Passage given:
● ● ● ● ●

Those same energy will win more people over to there way of thinking than all the forces in the world.

This is one of the principles of war.  (by winning the heart and minds).

Terrorist believe's by killing others? ...other will believe and follow them? You can't force someone to believe in you if you do not have their hearts and minds.

Like a child ...I will spank you if you do not behave?  hurting a child so they can be nice?   Think this is the only way to raise a child?

If you live in rough neighborhood?  Learning the martial arts so you can fight back?  is not a good principle of war? cause the fighting will never end.

Learn VERBAL JUDO?  Some of the best principle of war is written in this book.

Just trying to point out...fighting is NOT always the best answer....

Aloha


----------



## KenpoDave (Sep 22, 2007)

stone_dragone said:


> I enjoyed reading the martial arts translation of these principles, but have to raise discussion on the Mass principle as well. From a military strategy standpoint, Mass has nothing to do with having a larger and faster tank, per se. It is, instead, relative to massing effects on the enemy. From the Martial arts aspect it doesn't speak so much on punching with a heavier body but combining the effects of the kick to the knee with the uppercut to the chin when he is already off balance from missing with his haymaker punch that you ducked.

● ● ● ● ●

Exercise tasks:
a - Translate this sentence from the forum thread on principles of war into Spanish: "You can't force someone to believe in you if you do not have their hearts and minds."
b - Write the next part of the forum thread on principles of war, picking up right after its last sentence.
The rows that come next have no role here.

Records supplied:
● ● ● ● ●

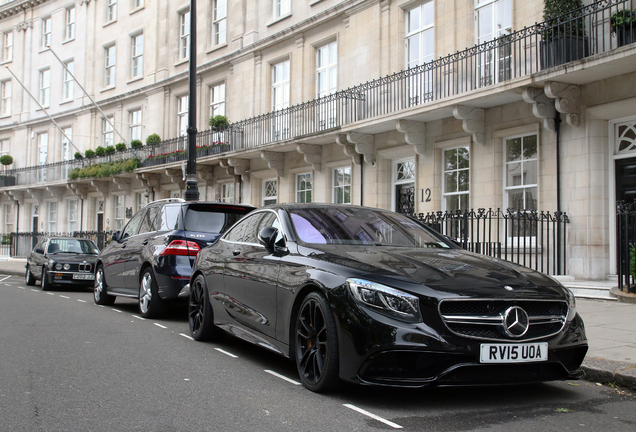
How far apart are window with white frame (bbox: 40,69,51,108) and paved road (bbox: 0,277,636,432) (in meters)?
34.2

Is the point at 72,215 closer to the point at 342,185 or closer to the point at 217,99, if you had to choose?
the point at 217,99

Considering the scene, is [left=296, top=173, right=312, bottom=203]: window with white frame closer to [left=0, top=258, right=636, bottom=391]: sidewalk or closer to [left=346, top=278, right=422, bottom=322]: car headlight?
[left=0, top=258, right=636, bottom=391]: sidewalk

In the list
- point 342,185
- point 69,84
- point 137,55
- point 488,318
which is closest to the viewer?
point 488,318

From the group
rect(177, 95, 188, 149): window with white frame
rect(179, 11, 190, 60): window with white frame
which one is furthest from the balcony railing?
rect(179, 11, 190, 60): window with white frame

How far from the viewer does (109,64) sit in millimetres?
33562

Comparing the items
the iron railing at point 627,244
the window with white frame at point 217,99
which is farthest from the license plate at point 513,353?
the window with white frame at point 217,99

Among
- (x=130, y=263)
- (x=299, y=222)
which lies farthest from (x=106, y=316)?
(x=299, y=222)

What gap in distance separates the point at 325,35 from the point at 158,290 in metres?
13.8

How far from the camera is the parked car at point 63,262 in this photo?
16.1 metres

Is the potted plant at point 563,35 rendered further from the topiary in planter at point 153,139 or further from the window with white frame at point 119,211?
the window with white frame at point 119,211

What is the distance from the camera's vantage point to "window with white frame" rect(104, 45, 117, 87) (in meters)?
33.2

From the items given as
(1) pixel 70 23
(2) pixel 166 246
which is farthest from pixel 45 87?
(2) pixel 166 246

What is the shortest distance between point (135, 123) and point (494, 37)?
20356mm

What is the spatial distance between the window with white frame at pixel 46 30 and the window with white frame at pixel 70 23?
185cm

● ● ● ● ●

Answers to the problems:
a - No puedes obligar a alguien a creer en ti si no tienes sus corazones y sus mentes.

b -
> 
> From the military aspect, it includes using the synergystic effects of airpower, indirect (artillery) and direct (small arms) fires in conjunction with the battlefield effects, weather and intangibles (morale, rest, etc) to produce the best mission accomplishing affect on the enemy.


 
Well, first of all, thank you James for a well thought out, compelling application of the Principles of War to your own journey.

Stone Dragone, I think you, also, are right in some contexts, but James did mention that he was the only soldier in this battle.  I think the mass principle can work either way, and would suggest to Tez3 that her particular question regarding mass on a 5'4" female who does not want to bulk up was answered by Stone Dragone.

Stone Dragone, I would ask, given your opinion on MASS having nothing to do with "bigger;" What then is the point of building bigger bombs, or creating guns with heavier impact?

Joe Simonet likes to ask, "Well what if you're big and good?"  As a kenpo practitioner, (and I've seen his stuff all over YouTube) I know that James is familiar with the concept of overwhelming thru synergistic combinations of strikes.  But as he stated at the onset, what about the bigger guys that were trained?  Remember who Bruce Lee always said he feared?  "The guy who knows everything I know, but is taller and outweighs me by 50 pounds."

Personally, I loved the article.  Thanks, James!


----------



## KenpoDave (Sep 22, 2007)

still learning said:


> Just trying to point out...fighting is NOT always the best answer....
> 
> Aloha


 
But...sometimes it is the only answer.  We all spend hours and years preparing for the moment that we pray will never happen.  I would certainly rather be capable of and choose not to, than not be capable of and have to try anyway.


----------



## stone_dragone (Sep 22, 2007)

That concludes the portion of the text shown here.